Вернулась я в Ленинград сама не своя. Людке все рассказала, про Гека передала, отчиталась. Потом стала к ней чуть не каждый день забегать. Та удивляется, а я стесняюсь спросить, нет ли письма от Славика. И вот однажды прихожу я к ней, а она мне и говорит:
— Тут письмо пришло от Славы. По-моему, это тебе… Взяла я письмо и читаю: «Дорогая Люда! Только на этом последнем свидании я понял, что всю жизнь мечтал о тебе и ждал тебя. Если это свидание должно было произойти в лагере, я готов благодарить судьбу за лагерь…» Много там было хороших слов, и все они мне, а не Людке предназначались. Поглядела на меня моя подружка испрашивает: Кажется, у нашего Славы настоящая невеста появилась?
— Еще не знаю, но на всякий случай расскажи мне, как добиваться разрешения на брак с политзаключенным. В следующий раз я поехала к Славику уже со своим собственным паспортом и очень боялась, что знакомый охранник попадется или начальник какой-нибудь, который меня в прошлый раз под другой фамилией встречал. Обошлось. А еще через три года мы получили разрешение на брак. Андрюшку своего я тоже со свидания «привезла». А сейчас наш папа уже в ссылке, мы чуточку подрастем, окрепнем и к нему поедем.
— Так вот какие вы, диссиденты! — воскликнула Иришка, когда Галина закончила рассказ. — А я думала, какие-нибудь особенные…
— С волчьими ушами, что ли, чтобы «вражьи голоса» лучше слушать? — засмеялась Наташа. — Люди как люди. У нас тоже один работает. Раньше все подписи собирал, а теперь притих что-то. Время не то, видно… Или сядет, или уедет, так все считают.
— А еще я вот о чем думаю, девочки, — продолжала Иришка, ничуть не обидевшись на Наташу. — Интересно, кому приходилось хуже, декабристкам или женам политзаключенных при советской власти? Я думаю, что тогдашним женам было тяжелее, они ведь были аристократки, а наши больше привыкли к трудностям. Все засмеялись, а Валентина возмущенно зашуршала «Правдой», из-за которой внимательно слушала каждое слово, звучавшее в палате.
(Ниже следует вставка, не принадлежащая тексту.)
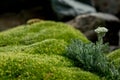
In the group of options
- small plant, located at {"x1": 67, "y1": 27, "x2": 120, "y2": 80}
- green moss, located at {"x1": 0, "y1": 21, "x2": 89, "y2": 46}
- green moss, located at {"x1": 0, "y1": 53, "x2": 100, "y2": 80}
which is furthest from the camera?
green moss, located at {"x1": 0, "y1": 21, "x2": 89, "y2": 46}

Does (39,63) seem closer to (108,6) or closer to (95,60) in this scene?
(95,60)

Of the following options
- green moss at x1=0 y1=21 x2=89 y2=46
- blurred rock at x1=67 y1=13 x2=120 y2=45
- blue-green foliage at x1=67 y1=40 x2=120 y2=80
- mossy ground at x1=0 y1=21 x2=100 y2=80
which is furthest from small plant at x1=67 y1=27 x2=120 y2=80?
blurred rock at x1=67 y1=13 x2=120 y2=45

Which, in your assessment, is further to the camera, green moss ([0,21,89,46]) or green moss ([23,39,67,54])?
green moss ([0,21,89,46])

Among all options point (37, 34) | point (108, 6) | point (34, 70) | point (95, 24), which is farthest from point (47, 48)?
point (108, 6)

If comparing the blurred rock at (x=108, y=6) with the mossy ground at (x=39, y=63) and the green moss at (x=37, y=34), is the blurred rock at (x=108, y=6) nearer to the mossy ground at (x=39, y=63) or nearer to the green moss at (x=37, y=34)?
the green moss at (x=37, y=34)

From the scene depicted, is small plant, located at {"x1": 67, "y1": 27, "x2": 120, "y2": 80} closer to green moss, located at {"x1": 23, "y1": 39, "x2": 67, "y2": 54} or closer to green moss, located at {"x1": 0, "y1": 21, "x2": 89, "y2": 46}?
green moss, located at {"x1": 23, "y1": 39, "x2": 67, "y2": 54}
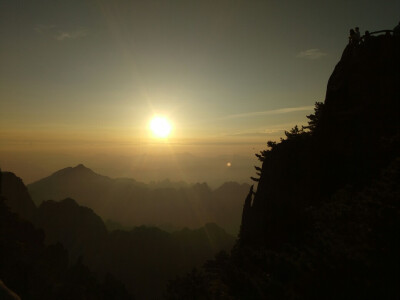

— А мне так сдается, — вступила в разговор Зина, — что нынешним много тяжельче. Тогда все ж с продуктами полегче было. А теперь все хуже и хуже, ну, все как есть в очередь! Кроме газеты «Правда». Спасибо и на том! засмеялась Эмма. — С чем бы мы здесь в туалет, извините, ходили, если бы больным не положено было раздавать газеты для политпросвещения?
— А мы раньше «Блокнотом агитатора» пользовались, — с мечтательной ноткой в голосе произнесла Иришка. У него и формат был подходящий, и бумага рыхлая. Мы его из почтового ящика прямо в туалет несли. Валентина, а почему «Блокнот агитатора» теперь на такой неудобной бумаге стали печатать? Наверняка ведь подписчиков потеряли, бумага чересчур плотная.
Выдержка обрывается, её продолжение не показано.